Discussion
To our knowledge, this is the first reported case of multiple PLA caused by Y. pseudotuberculosis in Denmark. Our patient presented with six weeks of intermittently fever, fatigue, and unattended weight loss. A CT-scan performed in the General Practitioner setting had revealed the diagnosis of multiple hepatic abscesses. She was successfully treated with percutaneous drainage combined with antibiotic therapy with piperacillin/tazobactam and ciprofloxacin for a total of eight weeks.
In general, approximately half of PLA patients have secondary bacteremia.8 While there are only a few case-reports of Y. pseudotuberculosis PLA,9-14 it seems this also applies to Y. pseudotuberculosis PLA (in four cases the bacteria was cultured from blood).9-11,13 In one case, the diagnosis was based on antibody titers for Y. pseudotuberculosis only.12 In our case, blood culture and stool were culture negative, but only the first blood culture set was taken prior to antibiotic therapy. Overall, cryptogenic liver abscesses are most often monomicrobial.8 Prior case-reports of Y. pseudotuberculosis PLA9-14and ours, suggest that Y. pseudotuberculosis PLA are also monomicrobial.

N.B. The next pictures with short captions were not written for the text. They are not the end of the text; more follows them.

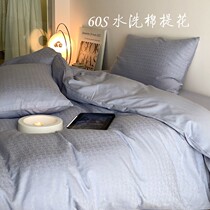 High end 60 water washed cotton jacquard four pieces of jacket color minimalist Japanese style folk-like board room hotel full cotton pure cotton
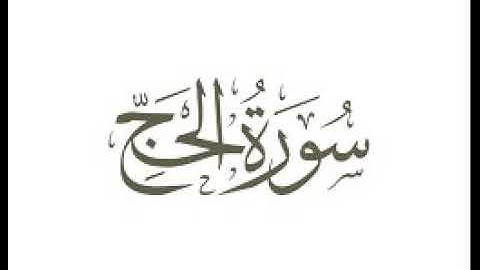 سورة الحج  |   استماع وتحميل القرآن الكريم بصوت الشيخ احمد العجمي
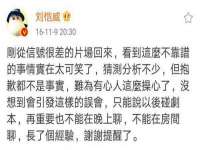 云霄县圣之杰网络技术服务部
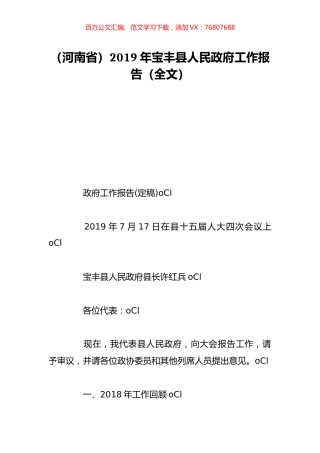 （河南省）2019年宝丰县人民政府工作报告（全文）.doc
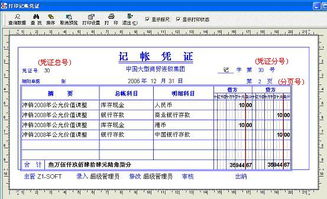 財務(wù)軟間費計入會(huì )計科目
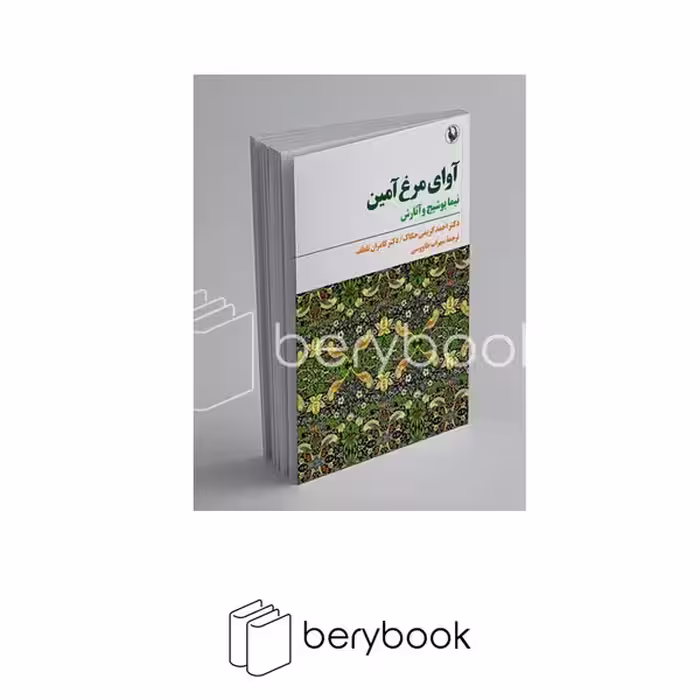 کتاب آوای مرغ آمین / نشر مروارید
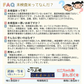 白米 10kg (5kg×2袋) まんぷく米 国内産 送料無料 米10キロ こめ コメ お米 新米 お米10kg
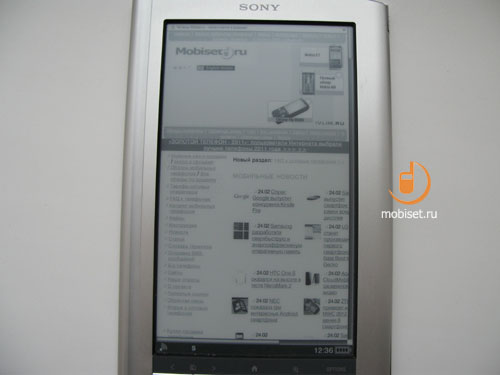 Sony PRS-950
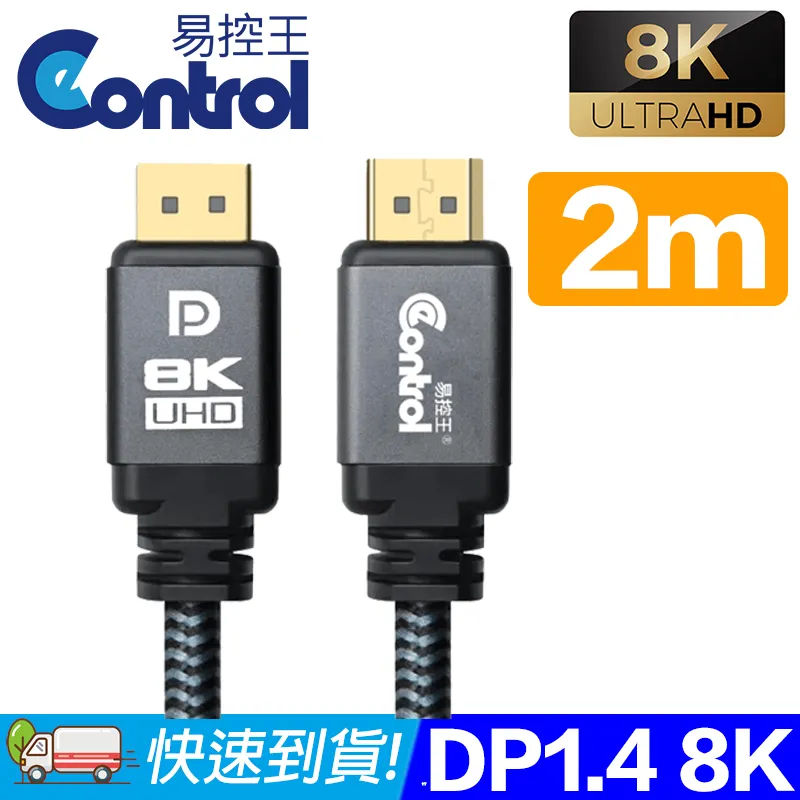 【易控王】DP1.4 1進2出/2進1出 雙向分配器/切換器 8K/4K(40-200-01) 歷史價格詳細信息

The majority of PLA occurs in patients with underlying hepatobiliary or pancreatic disease through ascending cholangitis or hematogenous spread though the portal vein,8 others may be induced by trauma (e.g., post-surgical), and a substantial part remains cryptogenic. While our patient had choledocholithiasis, she had no signs of cholecystitis or cholestasis. Diabetes mellitus is associated with an increased risk of PLA,18 and also a risk factor for systemic Y. pseudotuberculosis infection, including bacteremia.2 Our patient had a newly diagnosis of type 2 diabetes mellitus, which also was reported in three of six prior cases of Y. pseudotuberculosis PLA,9,11,13 and in a patient with a splenic abscess.13 Iron overload has been suggested to predispose for Y. enterocolitica liver abscesses and systemic Y. pseudotuberculosis infection (owing to lack of sophisticated iron metabolism pathways).19 One of six prior cases of Y. pseudotuberculosis PLA had a diagnosis of genetic hemochromatosis.10 While our patient had a slightly elevated level of plasma ferritin at admission, this was interpreted as an acute-phase reactant, as she had no other signs of hemochromatosis.
Y. pseudotuberculosis is hosted by various animals with main reservoir in rodents, deer and wild birds.2Multiple Y. pseudotuberculosis outbreaks has been reported from contaminated food such as carrots and lettuce,20,21 but no Danish outbreaks have yet been identified. We were not able to confirm the source of infection in our patient, and she had no close contacts to animals.
Treatment of PLA includes drainage (either percutaneous or surgical), and antibiotic therapy. The usual regime includes two weeks of parental antibiotic treatment followed by four to six weeks of oral antibiotics.5 The optimal antibiotic treatment and duration of antimicrobial treatment for Y. pseudotuberculosis PLA is unknown, and was heterogeneously reported in the published cases.9-14 Y. pseudotuberculosis is usually in vitro susceptible to ampicillin, cephalosporins, tetracycline, ciprofloxacin and aminoglycosides,1,2 and the recommended antibiotic therapy in case of bacteraemia or systemic infection includes a third-generation cephalosporin such as ceftriaxone 2g per day (or alternatively ciprofloxacin) combined with a daily dose of gentamycin 5mg/kg.2,22,23 The treatment regimens of the prior cases of Y. pseudotuberculosis PLA all differed, but included ampicillin, amoxicillin-clavulanic acid, ceftriaxone, quinolones (ciprofloxacin and ofloxacin), gentamicin, and in one case troleandomycin.9-14
Our isolate of Y. pseudotuberculosis was susceptible for all tested antibiotics including ampicillin, but owing to worsening on the clinical condition after drainage, the empiric piperacillin-tazobactam treatment was supplemented with ciprofloxacin. After ribosomal 16S PCR analysis confirmed monomicrobial finding of Y. pseudotuberculosis , oral treatment was finalized with ciprofloxacin alone.
In conclusion, this is the first Danish case of Y. pseudotuberculosis PLA. Y. pseudotuberculosis was identified in pus after liver abscess drainage but not in blood cultures, highlighting the need for drainage for both treatment and for identification of the aetiology. Of note, our patient had diabetes mellitus, which was also reported in prior cases of Y. pseudotuberculosis PLA.